Problem to work on
Copy each of the records below word for word, keeping every number, bracket, and line break unchanged.
##### Supplied material
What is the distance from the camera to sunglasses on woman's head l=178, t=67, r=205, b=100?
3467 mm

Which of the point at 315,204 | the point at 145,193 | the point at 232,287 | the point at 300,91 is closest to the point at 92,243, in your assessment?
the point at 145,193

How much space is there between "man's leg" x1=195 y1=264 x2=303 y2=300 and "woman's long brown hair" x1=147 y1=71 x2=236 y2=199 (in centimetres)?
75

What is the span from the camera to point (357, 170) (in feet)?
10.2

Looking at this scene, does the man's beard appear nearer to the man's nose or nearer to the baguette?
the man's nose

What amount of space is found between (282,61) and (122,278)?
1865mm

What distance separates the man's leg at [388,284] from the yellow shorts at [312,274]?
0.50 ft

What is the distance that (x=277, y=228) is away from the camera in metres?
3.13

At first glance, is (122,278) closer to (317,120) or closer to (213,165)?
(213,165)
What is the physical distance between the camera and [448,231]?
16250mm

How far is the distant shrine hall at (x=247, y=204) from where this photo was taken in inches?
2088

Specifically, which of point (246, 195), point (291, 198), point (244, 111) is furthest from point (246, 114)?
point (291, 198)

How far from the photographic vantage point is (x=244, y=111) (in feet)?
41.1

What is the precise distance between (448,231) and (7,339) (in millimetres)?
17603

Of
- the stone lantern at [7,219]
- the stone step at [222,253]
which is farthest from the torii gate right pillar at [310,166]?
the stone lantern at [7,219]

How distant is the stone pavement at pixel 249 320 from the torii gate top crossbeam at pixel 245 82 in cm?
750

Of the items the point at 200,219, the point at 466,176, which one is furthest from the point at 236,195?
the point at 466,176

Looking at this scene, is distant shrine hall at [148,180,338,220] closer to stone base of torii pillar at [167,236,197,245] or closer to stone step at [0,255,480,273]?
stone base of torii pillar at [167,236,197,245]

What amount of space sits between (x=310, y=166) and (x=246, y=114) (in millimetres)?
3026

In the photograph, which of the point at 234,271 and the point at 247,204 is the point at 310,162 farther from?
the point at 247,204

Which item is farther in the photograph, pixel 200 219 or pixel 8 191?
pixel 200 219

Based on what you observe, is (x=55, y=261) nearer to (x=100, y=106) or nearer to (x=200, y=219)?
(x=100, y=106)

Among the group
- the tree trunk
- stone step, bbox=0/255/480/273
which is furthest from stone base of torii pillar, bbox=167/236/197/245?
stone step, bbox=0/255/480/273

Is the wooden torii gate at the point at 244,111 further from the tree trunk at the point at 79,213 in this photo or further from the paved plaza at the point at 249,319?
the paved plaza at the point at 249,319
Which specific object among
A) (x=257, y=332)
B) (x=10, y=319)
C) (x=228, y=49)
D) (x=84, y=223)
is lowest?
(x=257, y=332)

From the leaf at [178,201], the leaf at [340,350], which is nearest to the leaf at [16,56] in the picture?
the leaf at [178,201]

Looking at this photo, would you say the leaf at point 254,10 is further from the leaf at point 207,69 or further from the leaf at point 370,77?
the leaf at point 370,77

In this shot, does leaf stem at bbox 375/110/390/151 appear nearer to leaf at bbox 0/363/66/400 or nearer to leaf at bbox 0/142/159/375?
##########
Output of the exercise
What is the distance from the camera to sunglasses on woman's head l=178, t=67, r=205, b=100?
3467 mm

Which of the point at 315,204 | the point at 145,193 | the point at 232,287 | the point at 300,91 is closest to the point at 92,243, in your assessment?
the point at 145,193

How much space is there between "man's leg" x1=195 y1=264 x2=303 y2=300 and "woman's long brown hair" x1=147 y1=71 x2=236 y2=199 (in centimetres)?
75

What is the span from the camera to point (357, 170) (in feet)?
10.2

Looking at this scene, does the man's beard appear nearer to the man's nose or nearer to the baguette?
the man's nose

What amount of space is found between (282,61) and (122,278)?
1865mm

What distance separates the man's leg at [388,284] from the yellow shorts at [312,274]?
0.50 ft

What is the distance that (x=277, y=228) is away from the camera in metres?
3.13

At first glance, is (122,278) closer to (317,120) or closer to (213,165)?
(213,165)
What is the physical distance between the camera and [448,231]?
16250mm

How far is the distant shrine hall at (x=247, y=204) from where this photo was taken in inches?
2088

Specifically, which of point (246, 195), point (291, 198), point (244, 111) is furthest from point (246, 114)?
point (291, 198)

How far from the photographic vantage point is (x=244, y=111) (in feet)?
41.1

What is the precise distance between (448,231) and (7,339) (in millimetres)?
17603

Of
- the stone lantern at [7,219]
- the stone step at [222,253]
which is farthest from the torii gate right pillar at [310,166]?
the stone lantern at [7,219]

How distant is the stone pavement at pixel 249 320 from the torii gate top crossbeam at pixel 245 82 in cm?
750

Of the items the point at 200,219, the point at 466,176, which one is furthest from the point at 236,195?
the point at 466,176

Looking at this scene, is distant shrine hall at [148,180,338,220] closer to stone base of torii pillar at [167,236,197,245] or closer to stone step at [0,255,480,273]?
stone base of torii pillar at [167,236,197,245]

What amount of space sits between (x=310, y=166) and (x=246, y=114) (in millimetres)?
3026

In the photograph, which of the point at 234,271 and the point at 247,204 is the point at 310,162 farther from?
the point at 247,204

Which item is farther in the photograph, pixel 200 219 or pixel 8 191?
pixel 200 219

Based on what you observe, is (x=55, y=261) nearer to (x=100, y=106) or nearer to (x=200, y=219)?
(x=100, y=106)

Among the group
- the tree trunk
- stone step, bbox=0/255/480/273
which is furthest from stone base of torii pillar, bbox=167/236/197/245?
stone step, bbox=0/255/480/273

Is the wooden torii gate at the point at 244,111 further from the tree trunk at the point at 79,213 in this photo or further from the paved plaza at the point at 249,319?
the paved plaza at the point at 249,319
Which specific object among
A) (x=257, y=332)
B) (x=10, y=319)
C) (x=228, y=49)
D) (x=84, y=223)
is lowest?
(x=257, y=332)

From the leaf at [178,201], the leaf at [340,350], which is nearest to the leaf at [16,56] in the picture?
the leaf at [178,201]

Looking at this photo, would you say the leaf at point 254,10 is further from the leaf at point 207,69 or further from the leaf at point 370,77?
the leaf at point 370,77

In this shot, does leaf stem at bbox 375/110/390/151 appear nearer to leaf at bbox 0/363/66/400 or nearer to leaf at bbox 0/142/159/375?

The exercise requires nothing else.